The insurance factor
A long-term disability (LTD) can spell disaster for your client's future. Traditional group and individual insurance plans can't help much. They are designed to replace only a portion of current income. They are not generally intended to replace lost employee or employer retirement plan contributions.
A few disability insurers have developed programs specifically designed to replace lost retirement savings. A few group LTD carriers now offer an optional benefit that makes payments to a disabled employee's 401(k) or pension plan, in addition to the regular monthly LTD benefit.
There is, however, another type of retirement protection program that you should consider, especially for your higher-income or self-employed clients. Currently available from only three insurers, it uses an individual disability income policy or rider to replace lost retirement plan contributions. Instead of directing disability payments to your client's pension plan, the policy pays benefits into a trust that is set up specifically for the policyholder's benefit. The trustee invests the policy benefits until your client, the trust beneficiary, reaches age 65. At that point, trust assets are distributed to your client to provide a retirement income.
One attractive feature of the trust approach is that the disability coverage is issued in addition to any other disability benefits an individual has in force. The amount of monthly benefit issued is dependent only upon the level of current employee-plus-employer retirement contributions. Policy issue amounts may go up to the federal maximum contribution limits for qualified plans. A future-increase option can be added to the policy to provide additional protection as your client's contributions increase.
Setting up the plan
Apart from the normal disability insurance application process, setting up a retirement protection program is quite easy. All that's required is your client's signature to authorize the establishment of the trust at the time of disability. Your client controls how trust assets will be invested in the event of disability. If they die before reaching 65, trust assets will be distributed to the estate or to a designated beneficiary. Since the program is funded by an individual disability policy, your client owns the policy, and it is therefore portable if they leave their current employer.
Generally, all types of defined contribution (DC) plans are eligible: money purchase plans, profit sharing plans, 401(k), 457 and 403(b) plans, simplified employee pensions (SEP) and SARSEPs (an SEP set up before 1997 that includes a salary reduction arrangement) employee stock ownership plans (ESOPs), IRAs, savings incentive match plan for employees (SIMPLEs), and Keogh plans. Nonqualified deferred compensation plans may also be eligible on a case-by-case basis. Defined benefit plans (DBs) do not fit well with the disability trust concept because they experience widely variable funding from year to year. Some small-business DB plans -- designed primarily for the benefit of one or two owners -- may, however, be considered.
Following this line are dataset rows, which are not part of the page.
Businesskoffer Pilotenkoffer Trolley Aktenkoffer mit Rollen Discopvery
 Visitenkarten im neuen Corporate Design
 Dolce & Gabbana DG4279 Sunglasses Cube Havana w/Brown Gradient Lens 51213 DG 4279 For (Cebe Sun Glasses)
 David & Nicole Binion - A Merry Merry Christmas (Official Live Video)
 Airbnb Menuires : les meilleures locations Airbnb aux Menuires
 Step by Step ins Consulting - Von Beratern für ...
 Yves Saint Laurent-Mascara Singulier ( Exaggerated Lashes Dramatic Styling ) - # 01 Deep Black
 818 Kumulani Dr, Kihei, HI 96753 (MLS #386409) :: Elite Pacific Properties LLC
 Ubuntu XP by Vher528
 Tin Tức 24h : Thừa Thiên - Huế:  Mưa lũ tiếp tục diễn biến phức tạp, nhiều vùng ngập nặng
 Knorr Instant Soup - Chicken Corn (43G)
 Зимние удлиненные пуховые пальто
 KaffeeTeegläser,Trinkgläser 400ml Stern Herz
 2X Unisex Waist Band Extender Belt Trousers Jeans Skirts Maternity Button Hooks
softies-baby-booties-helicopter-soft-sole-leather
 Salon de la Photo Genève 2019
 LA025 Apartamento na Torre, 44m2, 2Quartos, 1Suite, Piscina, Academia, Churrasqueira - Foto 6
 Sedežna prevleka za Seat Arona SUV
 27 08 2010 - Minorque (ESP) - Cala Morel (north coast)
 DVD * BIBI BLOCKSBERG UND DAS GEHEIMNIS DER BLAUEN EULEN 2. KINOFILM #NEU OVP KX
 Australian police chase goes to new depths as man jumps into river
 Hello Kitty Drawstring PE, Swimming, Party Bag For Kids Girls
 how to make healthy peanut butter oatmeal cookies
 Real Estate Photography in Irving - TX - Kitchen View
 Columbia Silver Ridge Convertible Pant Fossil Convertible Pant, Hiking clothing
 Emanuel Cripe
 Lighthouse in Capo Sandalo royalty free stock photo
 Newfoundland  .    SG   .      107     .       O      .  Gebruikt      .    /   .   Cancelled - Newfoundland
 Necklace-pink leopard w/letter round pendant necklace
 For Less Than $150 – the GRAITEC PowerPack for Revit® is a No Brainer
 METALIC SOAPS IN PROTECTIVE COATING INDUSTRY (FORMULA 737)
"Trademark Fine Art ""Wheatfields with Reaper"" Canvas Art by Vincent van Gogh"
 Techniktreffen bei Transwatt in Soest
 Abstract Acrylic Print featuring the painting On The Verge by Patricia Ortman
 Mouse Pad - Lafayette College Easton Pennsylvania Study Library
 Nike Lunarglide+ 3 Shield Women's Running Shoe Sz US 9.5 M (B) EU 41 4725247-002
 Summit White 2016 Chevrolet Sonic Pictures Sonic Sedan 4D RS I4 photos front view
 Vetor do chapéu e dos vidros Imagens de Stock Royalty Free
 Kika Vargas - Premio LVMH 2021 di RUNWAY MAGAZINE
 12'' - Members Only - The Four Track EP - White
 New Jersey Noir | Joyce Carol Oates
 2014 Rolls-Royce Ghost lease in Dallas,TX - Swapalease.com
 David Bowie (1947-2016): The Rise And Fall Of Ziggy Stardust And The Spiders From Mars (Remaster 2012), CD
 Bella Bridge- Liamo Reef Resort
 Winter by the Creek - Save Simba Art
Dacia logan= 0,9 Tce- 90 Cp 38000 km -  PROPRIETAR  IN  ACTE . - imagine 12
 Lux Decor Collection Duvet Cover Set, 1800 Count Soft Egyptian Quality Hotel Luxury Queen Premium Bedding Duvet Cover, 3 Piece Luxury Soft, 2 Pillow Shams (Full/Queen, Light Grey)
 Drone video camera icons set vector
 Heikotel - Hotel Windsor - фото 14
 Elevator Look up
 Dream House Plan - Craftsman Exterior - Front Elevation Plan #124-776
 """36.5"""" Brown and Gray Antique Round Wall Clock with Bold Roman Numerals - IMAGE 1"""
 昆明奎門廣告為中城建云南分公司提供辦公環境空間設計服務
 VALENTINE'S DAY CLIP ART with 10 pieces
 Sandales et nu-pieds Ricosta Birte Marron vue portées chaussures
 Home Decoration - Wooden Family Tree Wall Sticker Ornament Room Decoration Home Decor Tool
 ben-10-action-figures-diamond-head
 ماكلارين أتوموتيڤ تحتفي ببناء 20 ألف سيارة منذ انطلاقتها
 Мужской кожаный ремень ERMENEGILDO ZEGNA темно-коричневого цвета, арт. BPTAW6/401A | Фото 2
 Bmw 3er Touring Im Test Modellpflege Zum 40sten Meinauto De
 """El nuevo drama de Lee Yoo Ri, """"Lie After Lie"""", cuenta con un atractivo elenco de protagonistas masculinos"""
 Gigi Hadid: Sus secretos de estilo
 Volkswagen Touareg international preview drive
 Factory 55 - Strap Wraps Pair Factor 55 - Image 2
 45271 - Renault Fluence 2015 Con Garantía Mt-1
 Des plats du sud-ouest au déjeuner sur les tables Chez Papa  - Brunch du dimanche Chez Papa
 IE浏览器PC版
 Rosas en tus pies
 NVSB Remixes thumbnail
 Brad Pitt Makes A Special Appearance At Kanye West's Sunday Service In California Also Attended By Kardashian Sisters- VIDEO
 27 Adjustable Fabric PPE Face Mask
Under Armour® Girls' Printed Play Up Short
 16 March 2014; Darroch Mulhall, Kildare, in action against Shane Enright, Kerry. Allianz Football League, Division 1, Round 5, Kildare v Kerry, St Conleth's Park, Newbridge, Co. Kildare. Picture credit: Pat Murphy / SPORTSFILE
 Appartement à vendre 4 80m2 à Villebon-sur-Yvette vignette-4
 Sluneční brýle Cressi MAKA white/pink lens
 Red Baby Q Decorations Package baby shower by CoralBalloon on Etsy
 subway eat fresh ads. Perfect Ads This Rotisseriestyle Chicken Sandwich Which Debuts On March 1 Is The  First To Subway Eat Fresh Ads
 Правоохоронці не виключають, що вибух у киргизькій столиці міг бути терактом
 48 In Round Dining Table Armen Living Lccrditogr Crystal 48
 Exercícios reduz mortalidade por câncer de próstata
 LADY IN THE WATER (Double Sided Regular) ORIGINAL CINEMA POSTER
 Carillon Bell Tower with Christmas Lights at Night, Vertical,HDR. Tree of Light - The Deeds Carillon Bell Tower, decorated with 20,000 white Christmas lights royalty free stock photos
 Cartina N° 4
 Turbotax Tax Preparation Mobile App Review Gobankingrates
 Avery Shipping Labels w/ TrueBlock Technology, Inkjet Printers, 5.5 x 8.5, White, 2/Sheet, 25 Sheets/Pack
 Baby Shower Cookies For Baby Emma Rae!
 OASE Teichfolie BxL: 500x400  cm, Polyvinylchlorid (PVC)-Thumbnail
Prospects for the retirement protection concept
Any individual who is planning for retirement and participating in a DC plan is a prospect for this arrangement. Start with your existing clients -- especially those who have already purchased qualified retirement plans, group LTD, or individual DI from you. Your life clients are likely to participate in retirement plans as well.
Professional groups, such as dentist or physician group practices, law offices, or CPAs offer especially good opportunities for the retirement protection sale, as either an employer-paid plan or voluntary employee program. Physicians tend to be particularly interested in retirement protection, as they are limited in the amount of normal disability income coverage they can obtain and are generally maxing out their pension plans. Employer-sponsored multilife plans may also qualify for guaranteed issue. This is an attractive approach, as medical underwriting would not be required.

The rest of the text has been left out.